Use experience as a guide

Use experience as a guide

February 4, 2013

In a Thursday letter to the Observer-Reporter, Candy DeBerry noted that “Drilling and Fracking [is] not safe.” DeBerry lists a litany of items that can or may impact public health. While she lists what appear to be reasonable concerns, a deeper review shows her assertions are largely without merit and are refuted by individuals with experience in overseeing natural gas development. To understand if natural gas development can impact public health, it’s worth looking at actual experience not anecdotes, individual assertions or studies that use models and simulations that don’t reflect actual experience. When examining Community Health Statistics from 2000-2008 in counties overlying the Barnett Shale a trend regarding natural gas development and public health becomes pretty clear. In fact, it’s noticeable that despite a growing elderly population, every major health indicator improved at the same time natural gas production was expanding rapidly. In 2009 natural gas production in the Barnett Shale had increased by 2,144 percent from 2000 levels. As production occurred and expanded, the health of the populations in counties experiencing development simultaneously increased. This is noticed by the fact that cases of stroke, cancer, heart disease, respiratory diseases and overall deaths decreased as development expanded.

That’s not my opinion or a hypothesis, it’s what experience has shown. How could this be? Well, quite simply, natural gas development is heavily regulated by the state and federal government and the increased prosperity natural gas provided to that region allowed more individuals to gain access to health insurance and therefore better health care.

This experience, of course, pokes gaping holes in the credibility of those claiming otherwise and provides credence to statements made by some of our nation’s most respected academics. Folks like Mark Zoback, a professor of geophysics at Stanford University and member of the secretary of energy’s Committee on Shale Gas Development. Last year Zoback stated, “We think the mystery surrounding hydraulic fracturing has actually been exacerbated and people have been paranoid, really for no reason.

Zoback is not alone in this opinion.

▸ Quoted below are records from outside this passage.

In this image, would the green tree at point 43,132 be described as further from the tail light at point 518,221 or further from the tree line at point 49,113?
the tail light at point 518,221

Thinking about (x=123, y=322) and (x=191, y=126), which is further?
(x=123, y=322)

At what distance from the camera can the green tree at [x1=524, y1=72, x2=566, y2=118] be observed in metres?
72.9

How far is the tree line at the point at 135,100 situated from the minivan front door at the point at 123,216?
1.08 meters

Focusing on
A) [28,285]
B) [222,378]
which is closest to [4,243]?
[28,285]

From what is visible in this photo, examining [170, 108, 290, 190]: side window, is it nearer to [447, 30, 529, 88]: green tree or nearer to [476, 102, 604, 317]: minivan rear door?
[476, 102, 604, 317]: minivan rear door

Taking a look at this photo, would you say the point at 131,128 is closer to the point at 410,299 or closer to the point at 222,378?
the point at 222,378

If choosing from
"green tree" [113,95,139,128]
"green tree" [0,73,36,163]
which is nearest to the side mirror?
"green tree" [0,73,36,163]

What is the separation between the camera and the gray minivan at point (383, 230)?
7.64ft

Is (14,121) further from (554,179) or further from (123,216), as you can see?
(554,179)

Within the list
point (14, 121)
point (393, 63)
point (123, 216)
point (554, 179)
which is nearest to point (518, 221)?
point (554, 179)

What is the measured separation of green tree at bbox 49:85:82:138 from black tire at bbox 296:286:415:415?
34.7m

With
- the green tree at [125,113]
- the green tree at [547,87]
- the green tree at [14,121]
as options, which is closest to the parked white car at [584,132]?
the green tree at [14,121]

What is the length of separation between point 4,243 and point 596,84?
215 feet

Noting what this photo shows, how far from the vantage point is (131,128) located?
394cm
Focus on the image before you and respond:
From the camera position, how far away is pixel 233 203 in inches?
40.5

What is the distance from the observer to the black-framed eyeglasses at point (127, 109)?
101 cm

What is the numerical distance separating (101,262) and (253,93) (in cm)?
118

Secretary of the Interior Ken Salazar, a lifelong conservationist, stated: “There’s a lot of hysteria that takes place now with respect to hydraulic fracking,” Salazar told Congress last year. “My point of view, based on my own study of hydraulic fracking, is that it can be done safely and has been done safely hundreds of thousands of times.” Salazar’s comments match the conclusions of a report from the U.S. Department of Energy and the Ground Water Protection Council, which found hydraulic fracturing is “safe and effective” and a “key technology” for producing affordable energy in America.

Of course, it’s understandable why some are in hysterics over natural gas development. Quite simply, there is a lot of money, influence and misinformation being thrown into this discussion by groups that are afraid natural gas will make renewable energy a less-attractive investment. However, here again experience shows the opposite as expanding wind and solar power requires increasing amounts of peak power backup to maintain reliability of the power grid. That’s why the U.S. Energy Information Administration noted that natural gas and renewable power dominated U.S. electric capacity additions in the first half of 2012.

So, the moral of this story- if there is one- is not to focus on what could or might happen but to use experience as our guide as we modernize the sources of energy on which our nation, and its prosperity depends.

John Krohn

Washington, D.C.

John Krohn is a spokesman for Energy In Depth, a natural gas industry advocacy group.